• **Supplied passage**:
________________

Alex Szalay: Big data a big step forward for science
There have been three major eras in the history of science, as Johns Hopkins University astrophysicist and computer scientist Alex Szalay describes it. The first, which lasted for millennia, was empirical, involving mostly the recording of data: Chinese star charts, Leonardo da Vinci’s codices on how turbulent water flows, Tico Brahe’s recording of the motions of planets. The second era, which he calls the theoretical paradigm, launched when Brahe gave his observations to Johannes Kepler, who came up with the laws of planetary motion.
That lasted for centuries, says Szalay, until the mid-20th century, when Manhattan Project scientists used computers to solve fluid dynamics equations, and ushered in the computational paradigm.
And now, just a few decades later, the fourth era of science is upon us, Szalay says: it’s the big data paradigm, and he’s playing a major role in shaping it. Szalay is a Bloomberg distinguished professor of Physics, Astronomy and Computer Science at Johns Hopkins University, where he serves, among other capacities, as founding director of the Institute for Data Intensive Engineering and Science. He will discuss the history of scientific discovery and how big data is shaking things up at Brain Bar Budapest 2016.

________________

• **Exercise data**:
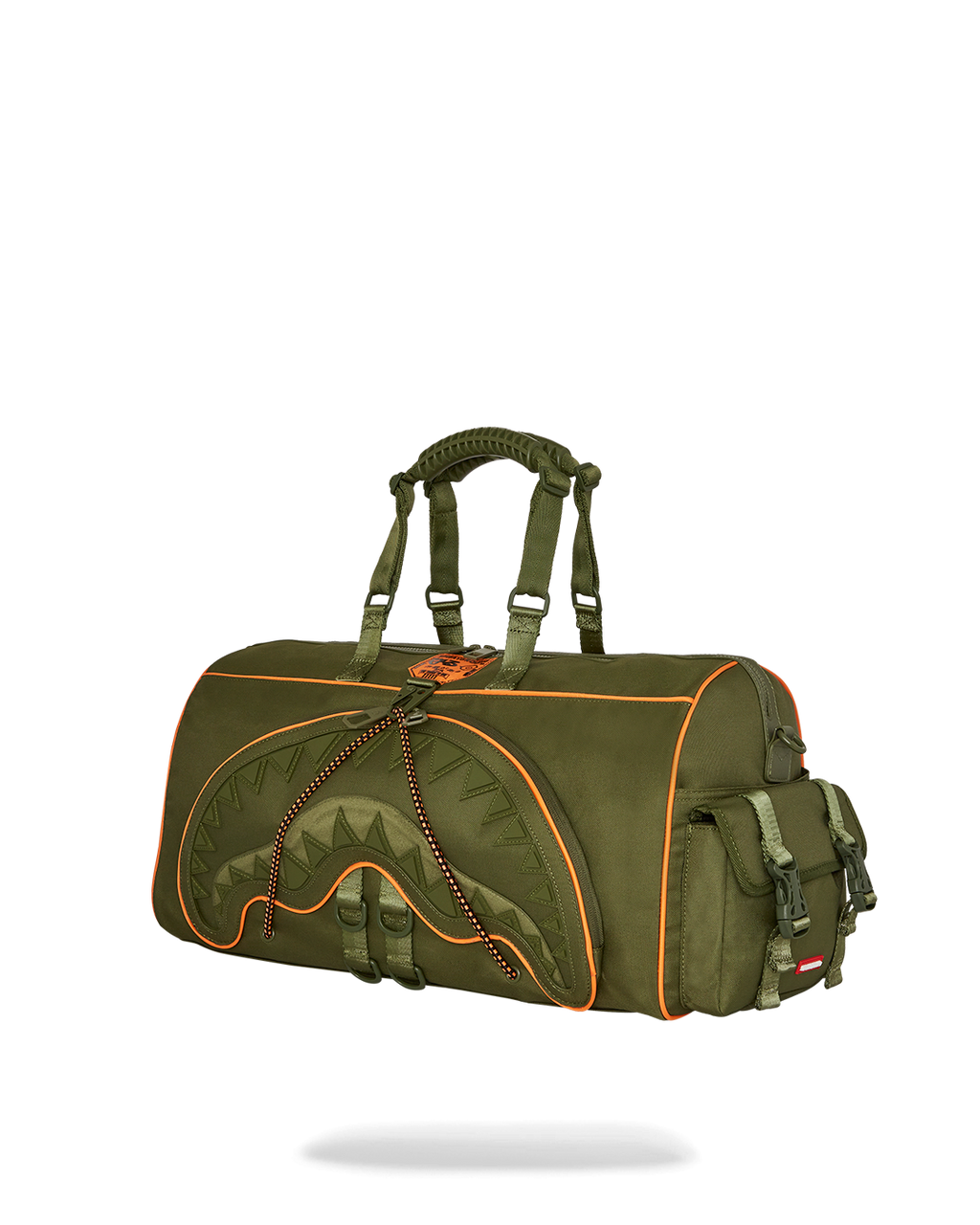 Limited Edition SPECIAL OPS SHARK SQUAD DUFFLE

________________

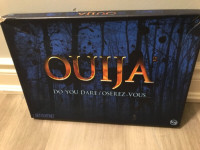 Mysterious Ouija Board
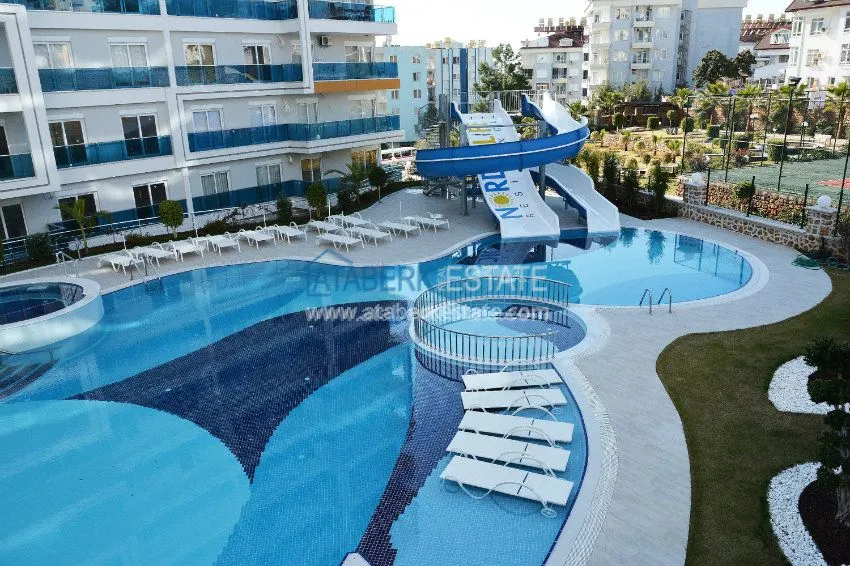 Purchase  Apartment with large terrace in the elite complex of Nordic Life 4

________________

• **Questions**:
**A.** Decide whether each statement agrees with the article on Alex Szalay and the eras of science. Answer yes or no for each, and quote the deciding words. (i) The first era of science was empirical and lasted for millennia. (ii) The theoretical paradigm began when Kepler gave his observations to Brahe. (iii) The computational paradigm began in the early 19th century.
**B.** Write the next part of the article on Alex Szalay and the eras of science, starting right after its last sentence.

• **Answers for the exercise**:
**A.**
(i) Yes: "The first, which lasted for millennia, was empirical"
(ii) No: "launched when Brahe gave his observations to Johannes Kepler"
(iii) No: "until the mid-20th century, when Manhattan Project scientists used computers to solve fluid dynamics equations, and ushered in the computational paradigm"

**B.**
Szalay, born and raised in Debrecen, Hungary, earned his PhD in astrophysics at Budapest’s Eötvös Loránd University, where he returned to become a full professor after postdoctoral research fellowships at the University of California, Berkeley, the University of Chicago and Fermilab. He moved to Johns Hopkins in 1989. By 2001, the astrophysics professor had become so adept in computer science that he took on an appointment in that department.
Szalay’s professional interest in computers centered on big datasets, and his work on the Sloan Digital Sky Survey solidified the astrophysicist’s unlikely reputation as a big-data leader. It had come about by accident, Szalay says.
“In 1992, a couple of us got together with the goal of building a new instrument, running it and making the data available to everyone,” Szalay says. “Nobody wanted to do the database. So I figured I’d jump in.”
He had help: in particular, the database pioneer Jim Gray, by then with Microsoft Research, became a close collaborator.
“I was teaching Jim astronomy and he was teaching me computer science,” says Szalay.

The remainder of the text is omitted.